Supplied records start

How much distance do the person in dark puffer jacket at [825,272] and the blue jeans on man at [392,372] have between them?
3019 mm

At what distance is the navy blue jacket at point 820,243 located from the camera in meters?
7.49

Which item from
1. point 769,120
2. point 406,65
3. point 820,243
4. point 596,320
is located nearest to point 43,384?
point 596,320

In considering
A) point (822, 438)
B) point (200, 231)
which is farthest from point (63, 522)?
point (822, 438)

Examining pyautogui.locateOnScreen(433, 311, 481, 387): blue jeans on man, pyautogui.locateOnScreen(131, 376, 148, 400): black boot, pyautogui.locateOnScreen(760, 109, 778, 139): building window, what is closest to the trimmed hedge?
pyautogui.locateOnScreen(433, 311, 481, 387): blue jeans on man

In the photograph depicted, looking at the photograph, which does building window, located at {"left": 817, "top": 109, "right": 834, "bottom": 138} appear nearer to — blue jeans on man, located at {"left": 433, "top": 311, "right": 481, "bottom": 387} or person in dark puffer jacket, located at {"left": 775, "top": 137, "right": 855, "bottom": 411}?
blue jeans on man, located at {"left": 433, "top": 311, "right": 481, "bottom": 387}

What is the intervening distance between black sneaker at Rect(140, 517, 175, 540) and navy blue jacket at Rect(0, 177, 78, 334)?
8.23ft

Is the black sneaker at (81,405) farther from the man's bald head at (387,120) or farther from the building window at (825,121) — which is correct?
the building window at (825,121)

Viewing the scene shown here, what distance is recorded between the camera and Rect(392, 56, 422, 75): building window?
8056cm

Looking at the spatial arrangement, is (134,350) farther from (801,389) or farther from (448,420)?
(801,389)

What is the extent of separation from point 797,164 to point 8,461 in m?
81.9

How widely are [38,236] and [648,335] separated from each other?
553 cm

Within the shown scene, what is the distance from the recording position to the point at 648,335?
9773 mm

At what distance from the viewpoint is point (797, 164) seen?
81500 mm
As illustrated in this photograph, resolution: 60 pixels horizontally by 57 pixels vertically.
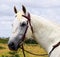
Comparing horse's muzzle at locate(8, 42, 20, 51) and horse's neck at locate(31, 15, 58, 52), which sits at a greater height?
horse's neck at locate(31, 15, 58, 52)

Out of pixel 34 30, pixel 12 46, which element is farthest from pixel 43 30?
pixel 12 46

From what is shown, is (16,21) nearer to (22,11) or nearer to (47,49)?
(22,11)

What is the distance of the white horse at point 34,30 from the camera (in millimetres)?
Answer: 9141

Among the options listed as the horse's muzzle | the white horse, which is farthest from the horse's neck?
the horse's muzzle

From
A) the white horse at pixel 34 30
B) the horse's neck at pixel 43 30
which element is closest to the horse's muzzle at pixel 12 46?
the white horse at pixel 34 30

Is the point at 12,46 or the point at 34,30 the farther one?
the point at 34,30

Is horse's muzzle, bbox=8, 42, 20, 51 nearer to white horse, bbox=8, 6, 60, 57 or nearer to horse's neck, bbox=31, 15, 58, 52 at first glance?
white horse, bbox=8, 6, 60, 57

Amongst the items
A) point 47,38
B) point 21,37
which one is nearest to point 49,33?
point 47,38

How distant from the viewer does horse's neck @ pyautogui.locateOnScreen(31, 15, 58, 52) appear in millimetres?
9185

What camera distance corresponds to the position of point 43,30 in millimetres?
9328

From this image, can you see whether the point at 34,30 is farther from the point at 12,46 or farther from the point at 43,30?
the point at 12,46

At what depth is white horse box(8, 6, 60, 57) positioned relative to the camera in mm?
9141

Supplied records end

● **The request**:
Rewrite every line of the listing above, replacing "navy blue jacket" with "dark blue coat" and changing nothing else. Leave the pictures out.

● **Expected output**:
How much distance do the person in dark puffer jacket at [825,272] and the blue jeans on man at [392,372] have between them?
3019 mm

At what distance is the dark blue coat at point 820,243 located from the camera in meters?
7.49

Which item from
1. point 769,120
2. point 406,65
3. point 820,243
4. point 596,320
is located nearest to point 43,384?
point 596,320

In considering
A) point (822, 438)
B) point (200, 231)
which is farthest from point (63, 522)?
point (822, 438)

Examining pyautogui.locateOnScreen(433, 311, 481, 387): blue jeans on man, pyautogui.locateOnScreen(131, 376, 148, 400): black boot, pyautogui.locateOnScreen(760, 109, 778, 139): building window, what is closest to the trimmed hedge?
pyautogui.locateOnScreen(433, 311, 481, 387): blue jeans on man

In the photograph depicted, looking at the photograph, which does building window, located at {"left": 817, "top": 109, "right": 834, "bottom": 138} appear nearer to — blue jeans on man, located at {"left": 433, "top": 311, "right": 481, "bottom": 387} or person in dark puffer jacket, located at {"left": 775, "top": 137, "right": 855, "bottom": 411}?
blue jeans on man, located at {"left": 433, "top": 311, "right": 481, "bottom": 387}

What is the intervening distance between black sneaker at Rect(140, 517, 175, 540) and dark blue coat at Rect(0, 177, 78, 334)?
8.23ft

Is the black sneaker at (81,405) farther from the man's bald head at (387,120) or farther from the building window at (825,121) — which is correct?
the building window at (825,121)

Viewing the scene shown here, what distance is recorded between the camera and Rect(392, 56, 422, 75): building window?
8056cm

Looking at the spatial arrangement, is (134,350) farther from (801,389) or farther from (448,420)?
(801,389)

What is the extent of separation from point 797,164 to point 8,461 in m?
81.9

How widely are [38,236] and [648,335] separated from each other?
553 cm

Within the shown scene, what is the distance from the recording position to the point at 648,335?
9773 mm

At what distance from the viewpoint is point (797, 164) seen?
81500 mm
As illustrated in this photograph, resolution: 60 pixels horizontally by 57 pixels vertically.
Comparing horse's muzzle at locate(8, 42, 20, 51) and horse's neck at locate(31, 15, 58, 52), which sits at a greater height?
horse's neck at locate(31, 15, 58, 52)

Out of pixel 34 30, pixel 12 46, which element is farthest from pixel 43 30?
pixel 12 46

From what is shown, is (16,21) nearer to (22,11) or nearer to (47,49)?
(22,11)

What is the distance of the white horse at point 34,30 from the camera (in millimetres)?
Answer: 9141

Among the options listed as the horse's muzzle | the white horse, which is farthest from the horse's neck?
the horse's muzzle

From
A) the white horse at pixel 34 30
B) the horse's neck at pixel 43 30
which element is closest to the horse's muzzle at pixel 12 46?
the white horse at pixel 34 30

Is the point at 12,46 or the point at 34,30 the farther one?
the point at 34,30

Is horse's muzzle, bbox=8, 42, 20, 51 nearer to white horse, bbox=8, 6, 60, 57 or nearer to horse's neck, bbox=31, 15, 58, 52 at first glance?
white horse, bbox=8, 6, 60, 57

Amongst the items
A) point 47,38
B) point 21,37
which one is nearest to point 49,33?
point 47,38

How distant from the viewer does horse's neck @ pyautogui.locateOnScreen(31, 15, 58, 52) appear in millimetres?
9185

What camera distance corresponds to the position of point 43,30 in millimetres?
9328

From this image, can you see whether the point at 34,30 is farther from the point at 12,46 or farther from the point at 43,30?
the point at 12,46

At what depth is white horse box(8, 6, 60, 57) positioned relative to the camera in mm?
9141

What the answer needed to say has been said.